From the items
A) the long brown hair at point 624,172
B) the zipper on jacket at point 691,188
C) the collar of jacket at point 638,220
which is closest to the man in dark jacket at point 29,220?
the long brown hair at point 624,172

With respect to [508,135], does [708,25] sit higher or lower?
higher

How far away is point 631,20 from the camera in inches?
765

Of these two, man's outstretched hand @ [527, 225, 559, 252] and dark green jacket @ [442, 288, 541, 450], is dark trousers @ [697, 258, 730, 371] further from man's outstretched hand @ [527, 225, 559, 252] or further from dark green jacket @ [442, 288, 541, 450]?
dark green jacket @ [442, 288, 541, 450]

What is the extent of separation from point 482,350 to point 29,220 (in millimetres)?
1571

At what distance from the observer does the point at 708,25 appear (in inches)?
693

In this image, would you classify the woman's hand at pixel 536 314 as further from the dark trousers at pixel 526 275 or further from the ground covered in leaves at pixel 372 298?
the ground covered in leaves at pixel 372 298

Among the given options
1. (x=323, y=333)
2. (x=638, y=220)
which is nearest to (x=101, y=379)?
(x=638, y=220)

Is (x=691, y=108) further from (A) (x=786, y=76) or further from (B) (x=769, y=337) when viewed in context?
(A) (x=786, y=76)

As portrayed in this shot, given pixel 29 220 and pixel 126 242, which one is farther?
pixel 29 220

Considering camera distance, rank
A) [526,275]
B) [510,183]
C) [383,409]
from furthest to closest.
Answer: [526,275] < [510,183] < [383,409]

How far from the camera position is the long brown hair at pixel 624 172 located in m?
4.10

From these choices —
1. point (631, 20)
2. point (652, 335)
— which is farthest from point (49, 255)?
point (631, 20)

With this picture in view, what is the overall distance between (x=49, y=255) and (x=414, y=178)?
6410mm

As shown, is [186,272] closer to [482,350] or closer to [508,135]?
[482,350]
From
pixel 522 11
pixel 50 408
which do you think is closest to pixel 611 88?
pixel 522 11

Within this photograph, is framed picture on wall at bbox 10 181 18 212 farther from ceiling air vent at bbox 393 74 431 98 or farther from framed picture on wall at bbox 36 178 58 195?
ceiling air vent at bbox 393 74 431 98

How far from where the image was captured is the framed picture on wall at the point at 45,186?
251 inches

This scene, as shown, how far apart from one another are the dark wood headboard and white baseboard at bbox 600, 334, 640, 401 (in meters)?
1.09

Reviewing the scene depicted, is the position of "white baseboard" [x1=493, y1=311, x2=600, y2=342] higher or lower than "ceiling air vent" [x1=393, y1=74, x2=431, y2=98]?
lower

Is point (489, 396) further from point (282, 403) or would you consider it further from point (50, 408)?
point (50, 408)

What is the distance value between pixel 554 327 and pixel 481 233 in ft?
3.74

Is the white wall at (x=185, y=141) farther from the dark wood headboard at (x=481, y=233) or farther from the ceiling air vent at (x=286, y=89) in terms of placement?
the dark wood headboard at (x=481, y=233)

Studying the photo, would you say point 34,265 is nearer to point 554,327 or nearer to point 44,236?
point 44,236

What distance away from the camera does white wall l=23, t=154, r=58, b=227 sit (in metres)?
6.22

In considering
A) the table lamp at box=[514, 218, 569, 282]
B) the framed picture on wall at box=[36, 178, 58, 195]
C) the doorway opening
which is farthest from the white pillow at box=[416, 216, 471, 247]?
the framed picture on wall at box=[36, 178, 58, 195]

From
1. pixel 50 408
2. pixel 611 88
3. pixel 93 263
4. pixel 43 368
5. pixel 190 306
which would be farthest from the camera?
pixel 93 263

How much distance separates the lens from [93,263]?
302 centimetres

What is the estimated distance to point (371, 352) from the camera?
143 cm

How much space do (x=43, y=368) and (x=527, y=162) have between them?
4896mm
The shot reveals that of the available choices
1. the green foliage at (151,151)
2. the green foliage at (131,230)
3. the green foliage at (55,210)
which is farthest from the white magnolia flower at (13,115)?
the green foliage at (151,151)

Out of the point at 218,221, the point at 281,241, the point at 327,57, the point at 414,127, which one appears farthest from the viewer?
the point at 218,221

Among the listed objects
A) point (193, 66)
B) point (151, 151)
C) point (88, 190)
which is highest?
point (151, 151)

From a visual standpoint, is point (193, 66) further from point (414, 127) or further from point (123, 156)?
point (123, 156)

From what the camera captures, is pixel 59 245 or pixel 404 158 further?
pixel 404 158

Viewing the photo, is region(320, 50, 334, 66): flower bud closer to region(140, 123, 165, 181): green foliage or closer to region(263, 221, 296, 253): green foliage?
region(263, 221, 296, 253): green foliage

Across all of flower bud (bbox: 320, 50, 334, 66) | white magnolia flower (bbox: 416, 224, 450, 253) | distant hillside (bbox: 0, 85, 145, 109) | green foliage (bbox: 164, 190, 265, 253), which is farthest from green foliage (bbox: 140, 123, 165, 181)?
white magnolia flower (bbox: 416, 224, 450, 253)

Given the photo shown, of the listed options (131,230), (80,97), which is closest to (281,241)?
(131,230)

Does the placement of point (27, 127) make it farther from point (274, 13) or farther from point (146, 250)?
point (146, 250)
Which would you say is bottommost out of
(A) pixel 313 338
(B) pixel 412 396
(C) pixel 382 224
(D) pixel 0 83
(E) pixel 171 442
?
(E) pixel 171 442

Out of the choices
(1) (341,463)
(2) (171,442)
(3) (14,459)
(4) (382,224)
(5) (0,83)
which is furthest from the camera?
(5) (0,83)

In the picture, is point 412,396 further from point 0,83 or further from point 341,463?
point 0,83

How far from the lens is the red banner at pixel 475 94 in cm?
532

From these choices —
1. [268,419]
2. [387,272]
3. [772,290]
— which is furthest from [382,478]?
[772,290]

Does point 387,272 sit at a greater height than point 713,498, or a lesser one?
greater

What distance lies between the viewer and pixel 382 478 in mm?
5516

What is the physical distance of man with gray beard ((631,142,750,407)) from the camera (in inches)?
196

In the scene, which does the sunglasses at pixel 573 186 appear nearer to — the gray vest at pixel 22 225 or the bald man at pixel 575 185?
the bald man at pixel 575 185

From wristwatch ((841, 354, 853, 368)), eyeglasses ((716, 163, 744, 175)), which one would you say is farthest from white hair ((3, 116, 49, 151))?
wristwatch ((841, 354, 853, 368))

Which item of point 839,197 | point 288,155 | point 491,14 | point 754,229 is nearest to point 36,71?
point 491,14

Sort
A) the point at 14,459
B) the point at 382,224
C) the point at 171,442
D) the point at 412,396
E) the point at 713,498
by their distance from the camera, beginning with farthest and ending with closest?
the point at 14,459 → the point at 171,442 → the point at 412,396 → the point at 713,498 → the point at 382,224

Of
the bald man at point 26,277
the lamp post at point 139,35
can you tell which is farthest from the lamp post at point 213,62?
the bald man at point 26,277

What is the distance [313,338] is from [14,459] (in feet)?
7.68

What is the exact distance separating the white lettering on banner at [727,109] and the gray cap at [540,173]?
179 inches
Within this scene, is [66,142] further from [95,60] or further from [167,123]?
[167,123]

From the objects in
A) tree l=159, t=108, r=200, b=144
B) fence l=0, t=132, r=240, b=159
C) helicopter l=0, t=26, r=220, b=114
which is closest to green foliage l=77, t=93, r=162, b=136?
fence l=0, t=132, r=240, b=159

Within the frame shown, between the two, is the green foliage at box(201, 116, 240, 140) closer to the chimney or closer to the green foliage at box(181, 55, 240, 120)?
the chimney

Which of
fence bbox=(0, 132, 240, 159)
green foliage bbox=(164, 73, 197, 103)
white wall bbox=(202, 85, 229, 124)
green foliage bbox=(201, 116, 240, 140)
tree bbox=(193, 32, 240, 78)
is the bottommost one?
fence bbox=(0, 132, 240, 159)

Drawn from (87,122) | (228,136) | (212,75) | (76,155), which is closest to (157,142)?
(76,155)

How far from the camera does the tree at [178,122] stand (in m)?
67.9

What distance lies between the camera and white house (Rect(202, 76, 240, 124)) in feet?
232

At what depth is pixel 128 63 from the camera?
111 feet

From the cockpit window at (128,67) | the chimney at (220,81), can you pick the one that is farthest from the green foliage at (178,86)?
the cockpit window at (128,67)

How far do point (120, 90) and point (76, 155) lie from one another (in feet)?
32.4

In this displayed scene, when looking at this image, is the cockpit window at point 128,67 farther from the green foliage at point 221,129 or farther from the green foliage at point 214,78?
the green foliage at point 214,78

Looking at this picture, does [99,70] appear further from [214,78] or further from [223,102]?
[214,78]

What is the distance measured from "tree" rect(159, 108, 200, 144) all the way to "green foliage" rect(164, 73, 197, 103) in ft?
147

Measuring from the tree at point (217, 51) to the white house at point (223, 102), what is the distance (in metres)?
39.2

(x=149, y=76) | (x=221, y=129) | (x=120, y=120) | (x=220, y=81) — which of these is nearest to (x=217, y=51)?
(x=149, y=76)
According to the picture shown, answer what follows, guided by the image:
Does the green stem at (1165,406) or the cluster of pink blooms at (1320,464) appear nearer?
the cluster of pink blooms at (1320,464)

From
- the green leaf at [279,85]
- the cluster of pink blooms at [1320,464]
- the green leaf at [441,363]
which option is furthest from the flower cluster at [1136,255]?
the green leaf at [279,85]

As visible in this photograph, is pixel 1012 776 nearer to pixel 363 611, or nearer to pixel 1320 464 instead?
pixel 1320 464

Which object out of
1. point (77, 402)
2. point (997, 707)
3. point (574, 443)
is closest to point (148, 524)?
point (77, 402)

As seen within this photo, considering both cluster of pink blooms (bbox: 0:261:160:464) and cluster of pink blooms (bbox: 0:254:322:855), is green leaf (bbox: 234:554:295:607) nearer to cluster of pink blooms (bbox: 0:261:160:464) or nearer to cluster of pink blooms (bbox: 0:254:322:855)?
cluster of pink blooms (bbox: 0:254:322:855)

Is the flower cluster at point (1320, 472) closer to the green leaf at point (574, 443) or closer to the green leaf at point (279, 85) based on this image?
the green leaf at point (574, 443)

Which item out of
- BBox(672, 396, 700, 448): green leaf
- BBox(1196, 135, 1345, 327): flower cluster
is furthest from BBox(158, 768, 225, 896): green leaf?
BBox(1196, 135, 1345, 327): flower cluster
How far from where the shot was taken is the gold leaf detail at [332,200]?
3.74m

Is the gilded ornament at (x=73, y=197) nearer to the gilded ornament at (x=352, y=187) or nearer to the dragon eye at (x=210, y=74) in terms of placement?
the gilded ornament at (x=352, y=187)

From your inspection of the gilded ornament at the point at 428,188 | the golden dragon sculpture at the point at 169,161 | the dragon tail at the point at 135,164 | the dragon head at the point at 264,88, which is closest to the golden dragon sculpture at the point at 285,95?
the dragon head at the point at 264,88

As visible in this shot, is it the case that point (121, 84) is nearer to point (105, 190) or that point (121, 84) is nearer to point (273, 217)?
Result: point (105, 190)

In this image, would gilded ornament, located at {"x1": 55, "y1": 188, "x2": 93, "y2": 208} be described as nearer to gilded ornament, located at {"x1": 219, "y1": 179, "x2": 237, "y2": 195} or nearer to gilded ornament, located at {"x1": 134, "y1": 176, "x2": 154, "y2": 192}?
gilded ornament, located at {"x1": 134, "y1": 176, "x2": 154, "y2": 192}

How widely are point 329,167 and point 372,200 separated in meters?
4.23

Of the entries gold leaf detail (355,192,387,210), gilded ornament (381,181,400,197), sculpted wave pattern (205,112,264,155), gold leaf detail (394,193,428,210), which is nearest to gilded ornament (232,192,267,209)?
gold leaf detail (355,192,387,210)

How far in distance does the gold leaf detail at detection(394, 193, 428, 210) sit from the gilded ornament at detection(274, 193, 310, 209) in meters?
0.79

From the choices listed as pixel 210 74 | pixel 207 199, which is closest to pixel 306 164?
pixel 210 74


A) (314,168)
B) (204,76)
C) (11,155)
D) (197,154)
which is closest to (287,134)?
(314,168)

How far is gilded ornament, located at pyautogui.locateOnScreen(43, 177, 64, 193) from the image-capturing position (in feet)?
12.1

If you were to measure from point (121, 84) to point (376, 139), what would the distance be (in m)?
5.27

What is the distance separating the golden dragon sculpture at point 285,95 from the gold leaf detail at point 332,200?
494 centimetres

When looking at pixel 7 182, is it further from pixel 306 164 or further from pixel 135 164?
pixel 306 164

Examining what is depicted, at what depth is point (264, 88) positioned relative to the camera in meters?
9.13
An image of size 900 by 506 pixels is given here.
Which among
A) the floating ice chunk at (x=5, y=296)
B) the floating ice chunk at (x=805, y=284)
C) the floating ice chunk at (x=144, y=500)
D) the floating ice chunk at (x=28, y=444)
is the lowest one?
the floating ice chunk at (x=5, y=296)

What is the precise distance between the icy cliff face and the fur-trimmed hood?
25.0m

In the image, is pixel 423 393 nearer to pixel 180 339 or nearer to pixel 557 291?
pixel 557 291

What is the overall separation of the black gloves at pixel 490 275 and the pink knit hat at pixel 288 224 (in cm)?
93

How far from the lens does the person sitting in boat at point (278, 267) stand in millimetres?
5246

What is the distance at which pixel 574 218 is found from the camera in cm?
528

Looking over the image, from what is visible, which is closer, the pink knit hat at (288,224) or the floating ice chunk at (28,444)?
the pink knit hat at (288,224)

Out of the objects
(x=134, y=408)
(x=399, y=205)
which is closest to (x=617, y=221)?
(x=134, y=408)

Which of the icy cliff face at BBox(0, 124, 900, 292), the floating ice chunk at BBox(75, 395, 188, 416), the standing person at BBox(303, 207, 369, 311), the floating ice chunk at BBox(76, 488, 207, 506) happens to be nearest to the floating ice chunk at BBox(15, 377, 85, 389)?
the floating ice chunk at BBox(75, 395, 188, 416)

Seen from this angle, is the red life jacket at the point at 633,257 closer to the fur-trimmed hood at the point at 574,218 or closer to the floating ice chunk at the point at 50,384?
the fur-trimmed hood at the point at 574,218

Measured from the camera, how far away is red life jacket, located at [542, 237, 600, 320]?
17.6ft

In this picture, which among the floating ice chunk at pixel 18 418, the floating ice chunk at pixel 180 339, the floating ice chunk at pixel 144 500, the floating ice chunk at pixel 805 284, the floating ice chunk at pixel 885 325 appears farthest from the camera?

* [Work instructions] Rewrite the records from the line with "As visible in this shot, is" to the line with "Result: point (105, 190)", replacing "nearer" with "closer" and leaving everything else unchanged.

* [Finished answer]
As visible in this shot, is it the case that point (121, 84) is closer to point (105, 190) or that point (121, 84) is closer to point (273, 217)?
Result: point (105, 190)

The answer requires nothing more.